Mike is currently a Professor and ARC Laureate Fellow in the School of BioSciences at The University of Melbourne. A childhood obsession with natural history (especially of snakes and lizards) led him to become an ecologist. His research is focused on ways to connect what we can measure about an organism’s functional traits with what we can measure about their environments and how traits and environments change though space and time to affect distribution and abundance. From a theoretical point of view, this has led him to develop the field of ‘mechanistic niche modelling’ (and the associated software package NicheMapR), which integrates microclimate modelling, biophysical ecology and metabolic theory. His empirical work focuses on ecophysiology, life cycles and life histories, and the evolution of parthenogenesis. He does applied work in climate change, conservation and pest management and maintains his passion for natural history and fieldwork.

 

 Memoranda

  •          Murray Littlejohn

  •          Rick Longmore

 

Pride Drinks and Catwalk

To celebrate the diversity in our rainbow family of ASH members we will be hosting a fashion parade which you are invited to enter. Bring your costume for one of the following categories:

  •         Most impressive conference t-shirt

  •         Best herp themed accessories

  •         Most Queer

  •         Most inspired Tights – judged by Glenn Shea

 

ASH Quiz

Join Glenn Shea’s tights in the ASH famous Quiz night. Start studying.

 

Postgrad advice – Talk and panel session

  •          Academic – Simon Clulow. University of Canberra.

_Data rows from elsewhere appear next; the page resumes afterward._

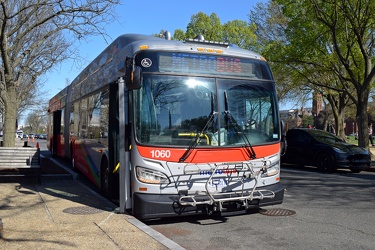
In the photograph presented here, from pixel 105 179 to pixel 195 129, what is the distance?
9.26ft

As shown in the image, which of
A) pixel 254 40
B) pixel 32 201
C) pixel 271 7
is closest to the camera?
pixel 32 201

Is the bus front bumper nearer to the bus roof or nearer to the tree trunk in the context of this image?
the bus roof

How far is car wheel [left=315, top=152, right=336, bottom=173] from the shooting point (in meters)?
14.7

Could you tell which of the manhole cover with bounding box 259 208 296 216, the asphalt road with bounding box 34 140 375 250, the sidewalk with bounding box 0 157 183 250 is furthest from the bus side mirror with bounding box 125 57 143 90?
the manhole cover with bounding box 259 208 296 216

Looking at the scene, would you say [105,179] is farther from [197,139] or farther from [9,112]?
[9,112]

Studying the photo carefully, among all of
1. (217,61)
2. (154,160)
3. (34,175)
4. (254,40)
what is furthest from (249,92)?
(254,40)

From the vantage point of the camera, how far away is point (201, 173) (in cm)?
661

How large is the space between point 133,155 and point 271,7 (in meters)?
24.2

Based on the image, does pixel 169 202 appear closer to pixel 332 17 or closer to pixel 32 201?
pixel 32 201

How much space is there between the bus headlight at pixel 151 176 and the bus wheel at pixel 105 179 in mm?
1762

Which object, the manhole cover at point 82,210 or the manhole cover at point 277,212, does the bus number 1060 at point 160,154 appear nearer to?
the manhole cover at point 82,210

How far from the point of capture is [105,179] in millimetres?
8562

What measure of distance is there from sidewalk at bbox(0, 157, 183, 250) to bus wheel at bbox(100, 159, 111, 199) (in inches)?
7.1

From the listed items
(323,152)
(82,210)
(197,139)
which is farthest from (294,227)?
(323,152)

  •          Government – Zoe Ross. Queensland Department of Environment, Tourism, Science, and Innovation.

  •          Consultant – TBA

  •          NGO – Eridani Mulder. Australian Wildlife Conservancy.

 

Photo competition (Information on how to enter coming soon!)

  •          Best overall photo

  •          Best phone photo

  •          Herpers in action

  •          Best AI generated photo

Prizes

Students are in the running for the following awards:

  • Best Undergraduate/Honours talk

  • Best Masters /HDR talk

  • Best Speed talk

  • Best Poster

 

Travel Grants

Information on available travel grants will be provided soon.

 

Sponsors

The University of New England is a gold sponsor.

Please get in touch if you would like to sponsor this event

 

Final party themed night – Rubik’s cube to rainbow

Please join us for the final night (Thursday) of the conference in your Rubik’s cube attire. Come dressed in as many different coloured items as you can (every colour is welcome! yellow sock, purple pants, blue shirt, pink scarf, silver suit) and your goal is to swap clothes with your Rubik’s cube colleagues until you are one solid colour. We will then take a photograph of an ASH rainbow to celebrate our love of all things diverse and gay.

Entertainment will be provided by the ASH famous Hoop Snakes followed by a pumping dance floor to provide those hard and herpy beats.